Same fetch-then-read pipeline as the web-data vignette, but starting
from Wikipedia rather than a search engine.
fetch_wiki_urls() finds article URLs by topic;
fetch_wiki_refs() follows each article’s References section
to collect cited external URLs – primary sources, reports, news. The
result is a richer seed set than a single search query gives you, and
read_urls() handles it the same way.
Start from a topic.
fetch_wiki_urls(query, limit) returns Wikipedia article
URLs matching a search phrase. Use that as your seed set.
library(textpress)
library(dplyr)
wiki_urls <- textpress::fetch_wiki_urls("January 6 Capitol attack", limit = 5)

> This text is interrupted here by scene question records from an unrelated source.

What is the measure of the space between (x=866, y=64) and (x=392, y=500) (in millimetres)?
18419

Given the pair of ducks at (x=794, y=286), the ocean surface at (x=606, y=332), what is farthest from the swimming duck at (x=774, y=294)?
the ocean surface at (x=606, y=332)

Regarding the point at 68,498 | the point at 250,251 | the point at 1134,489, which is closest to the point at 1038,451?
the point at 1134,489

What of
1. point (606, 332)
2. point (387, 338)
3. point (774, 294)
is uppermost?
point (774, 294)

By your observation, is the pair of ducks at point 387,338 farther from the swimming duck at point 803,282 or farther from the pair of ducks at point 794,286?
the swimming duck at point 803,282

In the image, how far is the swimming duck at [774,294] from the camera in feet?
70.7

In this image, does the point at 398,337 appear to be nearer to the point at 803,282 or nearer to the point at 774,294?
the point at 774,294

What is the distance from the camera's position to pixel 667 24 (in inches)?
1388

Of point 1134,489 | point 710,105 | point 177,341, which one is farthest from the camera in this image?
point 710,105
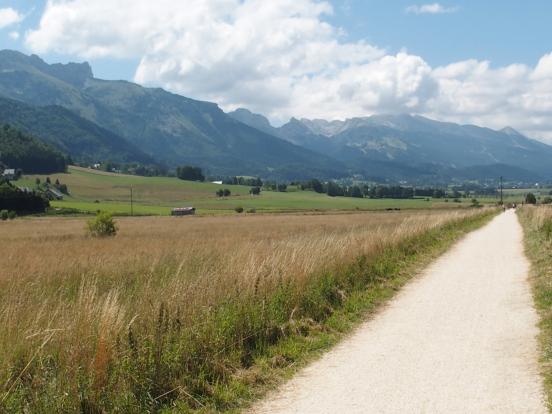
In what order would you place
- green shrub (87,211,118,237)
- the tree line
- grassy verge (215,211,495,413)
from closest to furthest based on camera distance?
1. grassy verge (215,211,495,413)
2. green shrub (87,211,118,237)
3. the tree line

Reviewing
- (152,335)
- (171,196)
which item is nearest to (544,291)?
(152,335)

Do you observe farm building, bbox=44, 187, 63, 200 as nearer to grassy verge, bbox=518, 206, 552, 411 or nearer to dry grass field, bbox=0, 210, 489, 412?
grassy verge, bbox=518, 206, 552, 411

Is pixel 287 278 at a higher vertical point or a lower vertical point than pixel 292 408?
higher

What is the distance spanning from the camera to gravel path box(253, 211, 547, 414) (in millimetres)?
6059

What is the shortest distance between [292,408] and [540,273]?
11872mm

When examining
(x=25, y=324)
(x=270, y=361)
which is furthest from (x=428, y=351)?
(x=25, y=324)

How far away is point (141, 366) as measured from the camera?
6363mm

wiki_urls## [1] "https://en.wikipedia.org/wiki/January_6_United_States_Capitol_attack"
## [2] "https://en.wikipedia.org/wiki/Pardon_of_January_6_United_States_Capitol_attack_defendants"
## [3] "https://en.wikipedia.org/wiki/Aftermath_of_the_January_6_United_States_Capitol_attack"
## [4] "https://en.wikipedia.org/wiki/Criminal_proceedings_in_the_January_6_United_States_Capitol_attack"
## [5] "https://en.wikipedia.org/wiki/Timeline_of_the_January_6_United_States_Capitol_attack"
Follow References. Articles cite external sources;
those URLs are often high-value (primary sources, reports, news).
fetch_wiki_refs(url, n) returns a data.table
with source_url (the Wikipedia page) and
ref_url (the cited link). Pass one URL for one table, or
multiple URLs for a named list of tables. Use n to cap refs
per page.
refs_list <- textpress::fetch_wiki_refs(wiki_urls[1:3], n = 15) |>
bind_rows()
refs_list |>
slice(1:5) |>
select(-source_url) |>
DT::datatable(rownames = F)So: wiki article URLs + URLs from their References sections = an expanded URL list. You can then read both the articles and the cited pages.
Character vector of URLs → data frame (one row per node: headings,
paragraphs, lists). Use read_urls() on any of the URLs you
collected above.
Wikipedia has special status in
read_urls(). When the URL is a Wikipedia page, the
function uses Wikipedia’s main-content selector
(div.mw-parser-output) and preserves section structure via
parent_heading. Boilerplate detection is off for Wikipedia.
exclude_wiki_refs = TRUE (default) drops
nodes under References, See also, Bibliography, and Sources so you get
article body only; set to FALSE to include those
sections.
# Article body only (no References / See also); wiki_read$text, wiki_read$meta
wiki_text_list <- textpress::read_urls(wiki_urls, exclude_wiki_refs = TRUE)
wiki_text_list$text |>
select(-url) |>
slice(1:5) |>
mutate(text = {
words <- strsplit(text, "\\s+")
sapply(words, function(w) paste(paste(w[seq_len(min(15, length(w)))], collapse = " "), "..."))
}) |>
DT::datatable(rownames = F)fetch_wiki_urls() and fetch_wiki_refs()
extend the same fetch-then-read pipeline to Wikipedia – useful when you
want a topic-seeded corpus that includes both article text and cited
primary sources. read_urls() handles the result identically
to any other URL list, returning $text and
$meta.